David Hemenway, Ph.D., is the director of the Harvard Injury Control Research Center (HICRC), which studies youth violence and the impact of firearms, and a professor of health policy at the Harvard School of Public Health. He has written a number of books, including Private Guns, Public Health, which describes the public health approach to reducing firearm violence. His most recent book is While We Were Sleeping: Success Stories in Injury and Violence Prevention.
You refer to gun violence as a public health issue. What do you mean?
The public health approach to problem solving focuses on prevention instead of who is at fault. An example we use is the progress made in motor vehicle safety since the 1950s. Public health experts looked at what caused motor-vehicle-related injuries — steering columns, lack of safety glass, no seatbelts or airbags, and roads lined with trees and lampposts. We tried to make cars and roads safer and change the norms about drunk driving and speeding. Today, nobody thinks people drive better, yet fatalities have fallen 85 percent per mile driven.
How do guns in the home relate to suicide?
Research indicates that a gun in the home by far increases the likelihood that someone in the home will die of suicide. So many suicides are spontaneous, and guns are so lethal. The most common form of attempted suicide is overdosing on pills, but in those instances the fatality rates are 2 or 3 percent. Guns increase suicide fatality rates by 90 percent.
Most suicide prevention efforts focus on why a person attempts suicide. It’s become increasingly clear that how a person attempts suicide plays a key role in their survival. We’ve started the Means Matter campaign with the mission of reducing suicidal people’s access to lethal means of suicide.
In the wake of mass shootings like the one at Sandy Hook Elementary School, should behavioral warning signs be license to remove an individual’s access to guns?
As with Means Matter, we want to promote the idea that we can reduce suicides and gun violence by making guns less available to people going through difficult periods. This is not taking away guns, it’s changing social norms. If someone is going through a rough patch, it should be common that they give up guns for a while. Gun shops and firing ranges should have the training not to sell or rent guns to someone who is clearly troubled.
Does peer pressure play a role in youth firearms use?
Yes. We do studies in the inner city. Kids there say they carry guns because they are afraid. The overwhelming majority of inner-city teens would like it to be impossible for teens like them to get guns. But that’s not the world we live in.
Some parents think the guns in their home are safe from kids, or don’t ask about guns in other homes their children visit.

┄┄┄┄┄┄

> DIRECTIONS
Please continue the interview on gun violence as a public health issue, starting right after its last sentence.

┄┄┄┄┄┄

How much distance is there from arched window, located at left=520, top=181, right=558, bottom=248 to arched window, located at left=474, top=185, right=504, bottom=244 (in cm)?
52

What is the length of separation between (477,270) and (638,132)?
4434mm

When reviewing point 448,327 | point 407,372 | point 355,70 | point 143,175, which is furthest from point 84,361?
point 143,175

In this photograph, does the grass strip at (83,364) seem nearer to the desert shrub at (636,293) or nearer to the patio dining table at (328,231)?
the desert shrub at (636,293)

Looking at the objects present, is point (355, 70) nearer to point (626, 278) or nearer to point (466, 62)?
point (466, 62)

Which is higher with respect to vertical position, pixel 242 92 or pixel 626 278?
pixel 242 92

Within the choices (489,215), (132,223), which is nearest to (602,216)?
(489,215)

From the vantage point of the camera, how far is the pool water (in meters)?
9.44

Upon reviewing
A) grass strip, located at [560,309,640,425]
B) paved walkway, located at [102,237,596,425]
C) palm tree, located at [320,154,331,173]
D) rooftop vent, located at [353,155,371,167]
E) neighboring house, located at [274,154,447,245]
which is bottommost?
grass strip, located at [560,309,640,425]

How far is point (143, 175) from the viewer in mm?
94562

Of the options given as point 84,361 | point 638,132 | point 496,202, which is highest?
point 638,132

┄┄┄┄┄┄

> ANSWER AREA
We’ve done studies in which pediatricians have asked parents and children separately about the children’s knowledge of and experience with guns in the home. Just like parents don’t think kids know where the Christmas presents are hidden, the same is true for guns. When questioned, the parents said they didn’t think their kids knew there were guns at home. But one-third of the boys responded that they had already played with these hidden guns.
What are the most effective measures to protect children from guns?
We need to apply what we’ve learned from cars — we have to figure out ways to live with guns and employ different measures to make them safer.
For a typical family, it’s best not to have a gun. If you have one, lock it securely. You want child-safe guns, just like you have child-safe aspirin bottles. A common occurrence with teens is they take out the magazine in a semiautomatic and think it’s unloaded. But there can be a bullet left in chamber. So make it so that if you take the magazine out of a gun, it won’t fire. Simple fixes can save lots of lives.
Your research indicates that more guns equal more violence. But gun control opponents claim that guns don’t kill people, people kill people.
People without guns don’t shoot people; people with guns do. Ideally, you want to figure out ways to get people to not kill. But it’s hard to change people. So, using the motor vehicle example, we find it’s easier to change the guns or the environment.
What legislation would reduce firearms violence?
One feasible thing is universal background checks. I would like us to look at every other developed country. They all do much better than us with regard to firearm deaths, accidents and homicides. Some of these countries have strong gun control laws; others, less so. We have the most permissive, weak gun-related laws.
I’d like to have national gun licenser system, so that to have a gun, you have to be a good citizen. We have a strong gun licensing system and strong gun laws in Massachusetts. If police know you’re a drunk or a violator, you don’t get a license. But most murderers could pass a Brady background check.